Gartner's research director Mikako Kitagawa said, "Once coronavirus-related lockdowns expanded to other regions, there were new, sudden pockets of PC demand for remote workers and online classrooms that PC manufacturers could not keep up with."

It was something else Kitagawa suggested that throws cold water on the budding optimism surrounding the personal computer market, however. She went on to explain:

This quarter's vendor results underscore the growing economic uncertainties that are tightening PC spending, especially among small and midsize businesses. This uncertainty, coupled with the end of the Windows 10 upgrade peak, is causing enterprises to shift their IT budgets away from PCs and toward strategic business continuity planning. We will start seeing enterprises and consumers alike extending their PC life cycles on a more permanent basis as they focus on preserving cash."

She's right. Many companies will likely make sure they're never caught unable to get work done remotely again. But once that safety net is put in place with adequate computers stationed at key employees' homes, there's no real encore for the PC industry.

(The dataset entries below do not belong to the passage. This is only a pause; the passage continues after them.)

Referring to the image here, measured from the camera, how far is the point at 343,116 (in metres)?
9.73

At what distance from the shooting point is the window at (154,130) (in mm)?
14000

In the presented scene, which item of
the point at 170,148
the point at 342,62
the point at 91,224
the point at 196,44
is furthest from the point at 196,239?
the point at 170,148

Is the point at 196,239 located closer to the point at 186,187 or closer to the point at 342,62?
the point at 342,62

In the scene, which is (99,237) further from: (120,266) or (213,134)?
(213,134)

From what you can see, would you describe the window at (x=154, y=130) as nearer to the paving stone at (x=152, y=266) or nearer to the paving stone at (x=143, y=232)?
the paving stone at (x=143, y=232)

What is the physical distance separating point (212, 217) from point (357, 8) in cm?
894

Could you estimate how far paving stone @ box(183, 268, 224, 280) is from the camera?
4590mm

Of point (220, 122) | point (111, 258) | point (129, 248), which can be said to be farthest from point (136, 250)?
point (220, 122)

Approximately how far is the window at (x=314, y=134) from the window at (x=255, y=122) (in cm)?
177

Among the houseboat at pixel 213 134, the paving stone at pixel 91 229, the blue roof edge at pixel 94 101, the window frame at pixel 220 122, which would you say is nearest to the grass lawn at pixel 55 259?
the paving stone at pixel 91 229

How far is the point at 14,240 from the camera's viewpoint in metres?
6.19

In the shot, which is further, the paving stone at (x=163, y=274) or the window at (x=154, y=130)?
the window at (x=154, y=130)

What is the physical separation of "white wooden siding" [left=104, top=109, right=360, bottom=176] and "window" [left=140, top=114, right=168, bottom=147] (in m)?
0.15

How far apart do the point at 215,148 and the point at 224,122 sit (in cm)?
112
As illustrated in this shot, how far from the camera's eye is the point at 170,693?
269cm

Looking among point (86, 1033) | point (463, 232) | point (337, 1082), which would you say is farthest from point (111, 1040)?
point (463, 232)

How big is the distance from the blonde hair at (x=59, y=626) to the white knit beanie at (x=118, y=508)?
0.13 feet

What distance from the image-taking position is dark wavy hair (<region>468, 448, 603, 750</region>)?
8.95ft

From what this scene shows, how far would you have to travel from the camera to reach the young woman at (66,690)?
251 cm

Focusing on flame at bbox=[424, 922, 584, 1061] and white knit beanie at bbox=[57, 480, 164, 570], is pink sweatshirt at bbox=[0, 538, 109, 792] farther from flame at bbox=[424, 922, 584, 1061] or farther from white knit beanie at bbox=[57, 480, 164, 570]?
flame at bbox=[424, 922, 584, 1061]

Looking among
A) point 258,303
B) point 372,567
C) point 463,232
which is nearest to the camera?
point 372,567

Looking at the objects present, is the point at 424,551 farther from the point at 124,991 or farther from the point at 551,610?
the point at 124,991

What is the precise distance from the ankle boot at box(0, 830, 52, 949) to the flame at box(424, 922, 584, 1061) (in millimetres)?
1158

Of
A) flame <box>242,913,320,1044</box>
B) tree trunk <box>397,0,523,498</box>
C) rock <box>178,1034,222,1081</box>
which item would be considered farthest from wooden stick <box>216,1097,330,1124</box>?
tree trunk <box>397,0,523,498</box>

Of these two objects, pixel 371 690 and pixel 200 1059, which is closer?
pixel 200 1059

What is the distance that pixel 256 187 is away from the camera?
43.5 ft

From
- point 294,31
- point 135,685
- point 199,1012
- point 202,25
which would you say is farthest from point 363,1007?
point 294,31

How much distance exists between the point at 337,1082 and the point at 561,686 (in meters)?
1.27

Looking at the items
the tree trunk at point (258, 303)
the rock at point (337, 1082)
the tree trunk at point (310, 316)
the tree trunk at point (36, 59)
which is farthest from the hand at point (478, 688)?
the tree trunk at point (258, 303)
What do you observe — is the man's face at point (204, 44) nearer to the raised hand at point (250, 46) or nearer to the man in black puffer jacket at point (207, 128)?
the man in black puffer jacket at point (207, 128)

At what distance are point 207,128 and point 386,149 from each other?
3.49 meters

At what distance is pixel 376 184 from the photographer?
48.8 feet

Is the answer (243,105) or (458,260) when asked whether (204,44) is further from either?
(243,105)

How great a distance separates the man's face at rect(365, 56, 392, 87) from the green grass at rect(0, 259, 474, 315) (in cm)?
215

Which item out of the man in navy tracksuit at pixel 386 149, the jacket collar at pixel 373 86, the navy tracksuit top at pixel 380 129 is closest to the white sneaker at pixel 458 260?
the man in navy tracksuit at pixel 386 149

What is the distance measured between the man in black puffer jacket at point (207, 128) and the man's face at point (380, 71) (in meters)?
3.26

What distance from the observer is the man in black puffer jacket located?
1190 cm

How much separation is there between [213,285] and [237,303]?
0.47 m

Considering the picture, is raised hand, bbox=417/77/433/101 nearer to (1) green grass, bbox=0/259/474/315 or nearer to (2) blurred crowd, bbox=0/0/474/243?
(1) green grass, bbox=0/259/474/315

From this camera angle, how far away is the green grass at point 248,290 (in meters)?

You may recall personal computer sales struggled to muster measurable growth last year even with the looming end of support for Windows 7. Kitagawa expressed concern with Gartner's 2019 PC market analysis that -- without any major PC performance innovations -- older computers now running Windows 10 have several more years of useful life ahead. Any new computer purchases coming out of the coronavirus slowdown may be the proverbial "last hurrah" for what was a relatively feeble PC sales/upgrade cycle.

Putting it all together

The stage is set for impressive PC sales in Q2 and likely into Q3, depending on when the industry and its suppliers can get back to work, and how quickly they can work once they do. Once the world is equipped for the next unknown that keeps employees at home rather than in the actual workplace though, there's not a whole lot left to buy. In fact, it stands to reason that spending on work-at-home technology may be counted as overdue upgrades of existing personal computers.

That scenario once again makes it difficult to see personal computer brands as compelling long-term investments.